Father Griffen had no leisure to respond to the adventurer; Captain Daniel, in his holiday clothes, followed by his lieutenant, his officer and the masters and mates of the Unicorn, came to respectfully salute Croustillac, and said to him with ill-concealed embarrassment: "Chevalier, you are my shipowner; this ship and its cargo belong to you."

"To the devil with you, comrade Daniel!" responded Croustillac; "if you are as crazy as this before supper, what will you be when you have been drinking, our host?"

"I ask no end of pardons, chevalier, for having made you balance things on your nose, and for having led you to chew oakum in order to spit fire during the voyage. But as true as we are in sight of the coast of France, I did not know that you were the proprietor of the Unicorn."

"Ah, Father, explain to me," said Croustillac.
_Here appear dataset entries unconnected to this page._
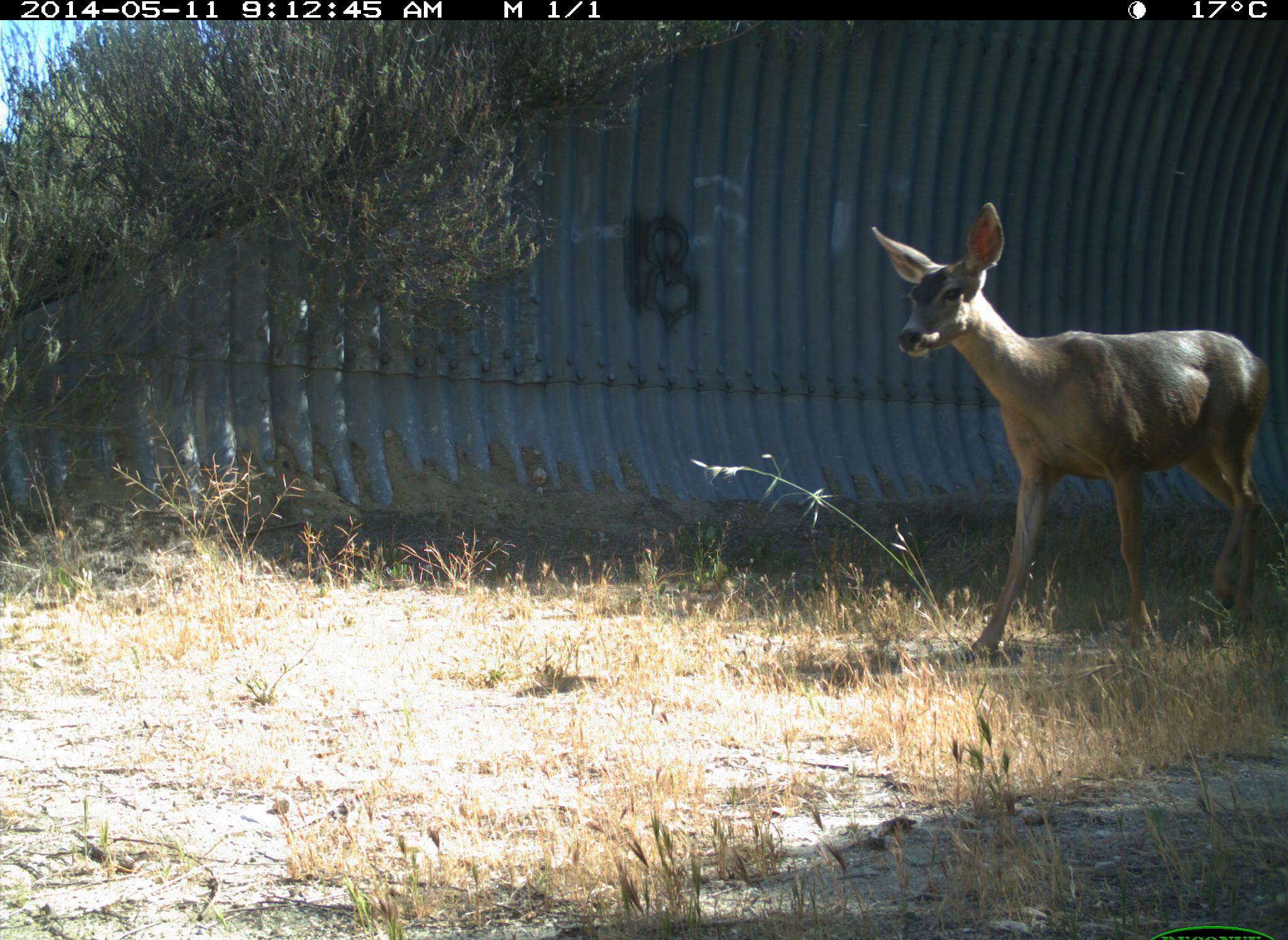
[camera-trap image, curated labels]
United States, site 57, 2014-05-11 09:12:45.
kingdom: Animalia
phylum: Chordata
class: Mammalia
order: Artiodactyla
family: Cervidae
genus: Odocoileus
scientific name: Odocoileus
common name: deer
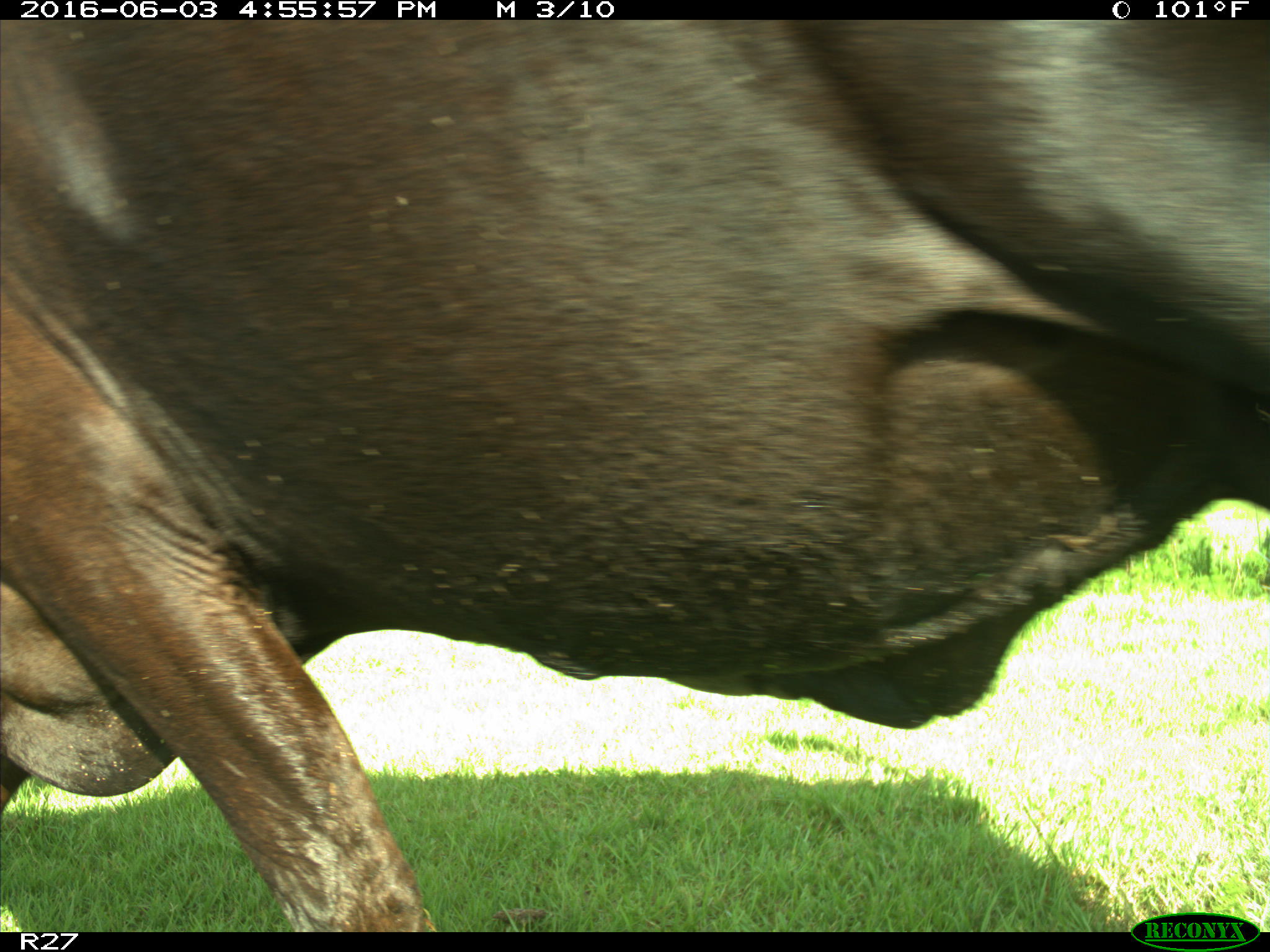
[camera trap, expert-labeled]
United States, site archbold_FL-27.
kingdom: Animalia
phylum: Chordata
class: Mammalia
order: Artiodactyla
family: Bovidae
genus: Bos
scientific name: Bos taurus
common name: domestic cow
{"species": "Bos taurus (domestic cow)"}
"The Reverend Father will explain to you many things—so much the better, chevalier," continued Daniel, "that it is he who brought me just now the letter of my correspondent of Fort Royal, which announces to me that in view of the power of attorney he has always had from my shipowner in Rochelle, he has sold the Unicorn and her cargo as attorney to Chevalier Polyphème de Croustillac; thus then the Unicorn and her cargo belong to you, chevalier; you will give me a receipt and discharge of the said Unicorn and of the said cargo when we reach a port of France, or foreign land which it shall suit you to designate; which receipt and discharge I will send to my shipowner for my entire discharge of the said ship and said cargo."

Having pronounced this legal formula all in a breath, Captain Daniel, seeing Croustillac abstracted and anxious, thought that the chevalier bore him some grudge; he replied with new embarrassment: "Father Griffen, who has known me for many years, will affirm to you, and you will believe it, chevalier, I swear to you that in asking you to swallow oakum and spit out flame, I did not know that I had to do with my owner, and the master of the Unicorn. No, no, chevalier, it is not for one who possesses a ship, which, all loaded, might be worth at least two hundred thousand crowns——"

"This ship and her cargo is worth that price?" said the adventurer.

"At the lowest price, sir; at the lowest price, sold in a lump and at once; but, by not hurrying, one would have fifty thousand crowns more."

"Do you now comprehend, my son?" said Father Griffen, "our friends of Devil's Cliff, learning that grave interests recalled me suddenly to France, have charged me with making you accept this gift on their parts. Pardon me, or rather felicitate me for having so well proved the elevation of your character, in revealing to you only at this late hour, the bounty of the prince."